Is Ghadir Khumm a valid feast day according to the sunnah?

The Details of the Question

- Is the 18th of Dhulhijjah, Ghadir Khumm, a valid feast day according to the sunnah?
- This is new information for me, because I have always heard of only Eid al-Fitr and Eid al-Adha.
- Those who celebrate Eid al-Ghadir report the following hadith as proof of that it is sound: “Abu Abdullah [Imam Jafar bin Muhammad as-Sadiq] said: When the Day of Judgement comes, four days shall hasten towards Allah, the Noble and Grand, just as a bride hastens towards her bridal chamber: the day of al-Fitr, the day of al-Adha, the day of al-Jumu'ah, and the day of Ghadir Khumm.” [Forty Ahadith on Ghadir, Mahmud Sharifi]
- I’m a little confused. Is the Eid al-Ghadir a sound holiday or is it bid’ah?
- Is this hadith sound, weak or fabricated?
- And is Eid al-Adha a legitimate and valid feast day?

The Answer

Dear Brother / Sister,

According to the Sunnah, Muslims have annual Eid al-Fitr and Eid al-Adha and weekly Friday as feast days.

When the Messenger of Allah (pbuh) migrated to Madinah, the people of Madinah used to have two feast days when they enjoyed and had fun. The Prophet (pbuh) informed them of two feast days of Islam, when all Muslims would enjoy and have fun, instead of those feast days, which were peculiar to the people of Madinah and included the traces of Ignorance (Jahiliyya):

“Allah has given you better ones, Eid al-Fitr and Eid al-Adha, instead of those two feast days you celebrate.” (Abu Dawud, Salah, 239)
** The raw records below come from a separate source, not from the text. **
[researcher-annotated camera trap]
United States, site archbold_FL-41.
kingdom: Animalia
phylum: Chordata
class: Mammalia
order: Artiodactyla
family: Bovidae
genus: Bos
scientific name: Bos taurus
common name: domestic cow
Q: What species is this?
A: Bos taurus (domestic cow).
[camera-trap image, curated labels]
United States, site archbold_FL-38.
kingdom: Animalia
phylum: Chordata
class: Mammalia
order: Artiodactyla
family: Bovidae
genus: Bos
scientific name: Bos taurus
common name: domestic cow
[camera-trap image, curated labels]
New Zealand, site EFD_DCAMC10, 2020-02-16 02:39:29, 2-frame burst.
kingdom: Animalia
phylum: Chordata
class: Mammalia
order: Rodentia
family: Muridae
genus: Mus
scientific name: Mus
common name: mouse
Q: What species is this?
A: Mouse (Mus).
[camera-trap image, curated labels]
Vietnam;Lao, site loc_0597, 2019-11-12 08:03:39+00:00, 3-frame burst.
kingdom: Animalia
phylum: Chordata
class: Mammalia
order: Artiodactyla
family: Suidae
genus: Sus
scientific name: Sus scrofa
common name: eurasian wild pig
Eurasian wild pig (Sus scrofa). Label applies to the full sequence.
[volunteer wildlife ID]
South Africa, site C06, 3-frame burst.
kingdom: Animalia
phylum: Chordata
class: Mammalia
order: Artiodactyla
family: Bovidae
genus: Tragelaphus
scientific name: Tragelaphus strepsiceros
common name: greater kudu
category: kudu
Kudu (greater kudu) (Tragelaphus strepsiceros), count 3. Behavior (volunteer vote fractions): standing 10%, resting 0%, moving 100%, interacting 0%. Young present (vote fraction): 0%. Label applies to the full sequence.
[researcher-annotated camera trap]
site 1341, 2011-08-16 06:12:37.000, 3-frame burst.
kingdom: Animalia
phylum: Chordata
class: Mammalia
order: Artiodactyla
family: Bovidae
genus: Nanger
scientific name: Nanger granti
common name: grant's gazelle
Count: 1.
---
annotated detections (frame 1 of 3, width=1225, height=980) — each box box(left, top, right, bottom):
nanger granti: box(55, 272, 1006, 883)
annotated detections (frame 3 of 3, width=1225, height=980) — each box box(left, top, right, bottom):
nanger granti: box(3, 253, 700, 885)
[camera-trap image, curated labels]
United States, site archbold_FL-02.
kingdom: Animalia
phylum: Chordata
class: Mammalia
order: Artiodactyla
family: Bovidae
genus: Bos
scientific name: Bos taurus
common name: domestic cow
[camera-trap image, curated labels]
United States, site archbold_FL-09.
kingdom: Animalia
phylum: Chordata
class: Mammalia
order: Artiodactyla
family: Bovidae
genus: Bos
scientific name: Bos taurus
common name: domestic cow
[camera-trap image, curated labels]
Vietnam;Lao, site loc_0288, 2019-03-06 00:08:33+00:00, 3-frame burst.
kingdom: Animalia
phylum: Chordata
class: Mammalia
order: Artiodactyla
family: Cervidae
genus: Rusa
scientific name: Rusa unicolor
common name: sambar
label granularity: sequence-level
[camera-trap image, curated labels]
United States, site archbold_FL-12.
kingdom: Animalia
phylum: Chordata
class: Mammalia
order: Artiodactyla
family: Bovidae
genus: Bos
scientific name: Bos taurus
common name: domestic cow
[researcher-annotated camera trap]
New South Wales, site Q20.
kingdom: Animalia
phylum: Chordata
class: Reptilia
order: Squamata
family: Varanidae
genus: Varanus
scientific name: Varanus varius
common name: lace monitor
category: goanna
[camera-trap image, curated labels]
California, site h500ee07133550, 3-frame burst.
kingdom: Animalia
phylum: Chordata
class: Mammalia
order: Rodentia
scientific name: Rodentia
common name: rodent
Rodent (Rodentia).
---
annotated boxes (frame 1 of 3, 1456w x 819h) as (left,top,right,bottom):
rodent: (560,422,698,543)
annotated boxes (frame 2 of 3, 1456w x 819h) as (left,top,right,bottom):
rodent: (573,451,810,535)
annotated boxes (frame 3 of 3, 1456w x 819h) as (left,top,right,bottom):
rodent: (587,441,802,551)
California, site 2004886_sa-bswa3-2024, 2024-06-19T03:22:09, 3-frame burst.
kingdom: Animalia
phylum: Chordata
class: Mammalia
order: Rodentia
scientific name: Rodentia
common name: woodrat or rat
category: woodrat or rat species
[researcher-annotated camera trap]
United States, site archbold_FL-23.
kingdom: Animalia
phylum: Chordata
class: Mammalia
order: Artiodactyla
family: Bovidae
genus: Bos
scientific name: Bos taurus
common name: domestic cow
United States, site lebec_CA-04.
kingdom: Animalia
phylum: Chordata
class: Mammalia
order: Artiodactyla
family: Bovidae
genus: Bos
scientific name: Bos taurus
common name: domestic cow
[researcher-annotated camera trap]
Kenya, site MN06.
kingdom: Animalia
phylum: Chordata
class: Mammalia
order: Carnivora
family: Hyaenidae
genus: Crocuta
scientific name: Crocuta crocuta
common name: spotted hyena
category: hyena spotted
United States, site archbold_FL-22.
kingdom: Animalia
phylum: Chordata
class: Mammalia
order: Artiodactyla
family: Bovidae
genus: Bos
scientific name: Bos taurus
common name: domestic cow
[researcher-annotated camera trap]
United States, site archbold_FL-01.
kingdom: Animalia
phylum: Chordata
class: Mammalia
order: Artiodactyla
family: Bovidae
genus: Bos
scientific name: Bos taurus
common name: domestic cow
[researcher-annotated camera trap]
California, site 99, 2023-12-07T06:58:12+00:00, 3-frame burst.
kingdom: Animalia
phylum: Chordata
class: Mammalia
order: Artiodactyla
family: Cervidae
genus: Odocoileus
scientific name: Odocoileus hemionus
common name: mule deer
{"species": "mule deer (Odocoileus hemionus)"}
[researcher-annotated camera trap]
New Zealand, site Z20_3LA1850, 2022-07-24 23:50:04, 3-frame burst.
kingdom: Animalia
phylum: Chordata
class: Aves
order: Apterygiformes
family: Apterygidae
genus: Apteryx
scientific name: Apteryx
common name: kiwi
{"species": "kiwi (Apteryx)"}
“Indeed, today (Friday) is a feast day that Allah set aside for Muslims. Anyone to go to mosque on Friday should have a bath and wear perfume if he has; I also recommend you to use a miswak.” (Ibn Majah, Iqamatus-Salah, 83)

However, according to the Sunnah, Muslims do not have Ghadir Khumm feast day.

Ghadir Khumm is a feast day celebrated with enthusiasm by the Shiite world on 18 Dhulhijjah. Muizzuddawlah Ahmad b. Buwayh of Buwayhids declared this day as an official holiday in 352 H (963 AD) in Iraq, ad Muiz-Lidinillah of Fatimids in Egypt in 362 H (973 AD). 18 Dhulhijjah is still celebrated by the people in Iran today by stabbing three honey-filled buns, each representing Abu Bakr, Umar and Uthman. According to them, honey symbolizes the blood of the three caliphs. 18 Dhulhijjah is also considered an extremely important feast day by Nusayris. (L. Veccia Vaglieri, “Ghadir Khumm“, EI2 [Eng.], II, 993-994)

To sum up, celebrating Gadir Khumm is a bid’ah and it is against our belief.